I'm still here. Still trying to write aforementioned tales; however, the current tales of my life involve trying to keep my head above the water that is work and committee commitments.Oy to the vay my friends. Mama needs a cocktail.
I'm a firm believer in explaining things via bullet points so if you care to keep up with the goings-on in ErinExperimentLand then pull up a chair and start reading.
- I've totally sucked at saying no to things and I'm probably working on an ulcer right now. Apparently the pneumonia of March 2011 wasn't enough of a reminder to slow my shit down. I'm still running on all cylinders and have acquired a chronic nagging stomachache and fatigue (and no, I'm not pregnant. The hubs is 'without swimmers' and I'm infertile). As soon as the conference I'm the chairperson for wraps up in August, I'm taking a month-long vacation from planning things.
- I'm trying to keep a low-drama life. I've really tried to adhere to the 'walk away from drama' sentiment I put in this March 30 blog post. I find myself not wanting to get involved in things that can create conflict.

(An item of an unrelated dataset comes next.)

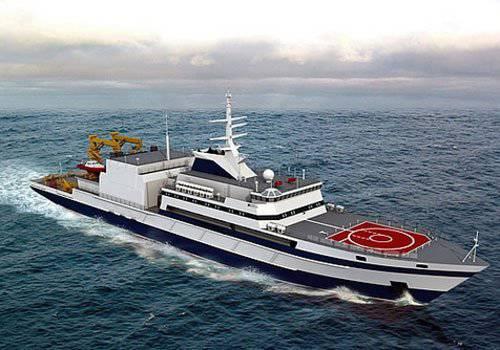 북부 함대를위한 새로운 다목적 구조선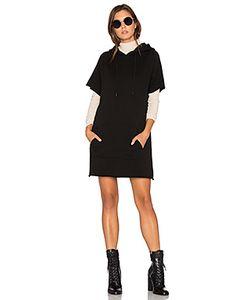 Cotton Citizen | Платье С Вырезами Milan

- An example of not wanting to get involved in drama-filled conflict is this Stepfamily Letter Project post. As of today, we have 54 comments of bio-moms, stepmoms and fathers trying to explain the legalities of parenting. As creator of the site, I am responsible for approving the comments and letters and ladies and gents, this one has seen the most action of all of our letters. In a nutshell, the letter-posting parent feels that the stepparent is 'expendable.' I've written about 3 blog posts on my own blog about expendable stepparents since the comments started rolling in yet I haven't posted them because I want to stay out of the drama.
- In other stepmom projects, I've tried to keep my opinions out of the Stepchicks forum. Apparently my self-awareness-induced advice comes across as intimidating to some so rather than defend my own advice, I've just opted to stop responding. Observing rather than responding has prompted me to inquire within as to whether or not we stepmoms are our own worst enemies.
- I've also been trying to sustain a happy marriage. When your husband travels a lot (like mine does) and you live alone most of the time (like I do), the notion of a normal marriage goes right out the window. My normal is trying to enjoy being alone but not letting the loneliness become palpable. I'm trying to focus on the positive instead of the million and one studies that show long distance marriages are doomed for divorce.
- I'm also trying to focus on the good things my stepfamily has going for it, particularly that we all get along. When one of us is in need, we all tend to pitch in and help rather than let the fallen fend for him or herself. There are probably a hundred little nit-picking things I could nag about when it comes to my family, but I make the choice not to. I think there's something to be said for making the choice to be happier.
- Lastly, I've opted to shut out the haters. There were several websites and/or blog posts that I was glued to around Mother's Day because they had pieces about stepmothers. I started to develop a horrible feeling in my gut when I would read the hateful comments some people had about stepmoms or stepparents in general. I wanted to lurch through my computer screen and grab the people by their anonymous hateful shoulders and shake some sense into them. But then I opted to stay calm and carry on. As Peggy, my stepmom life coach would say -- via Miguel Ruiz's wonderful words: Don't Take It Personally. Good advice given most people hate for a reason -- not because they know me personally.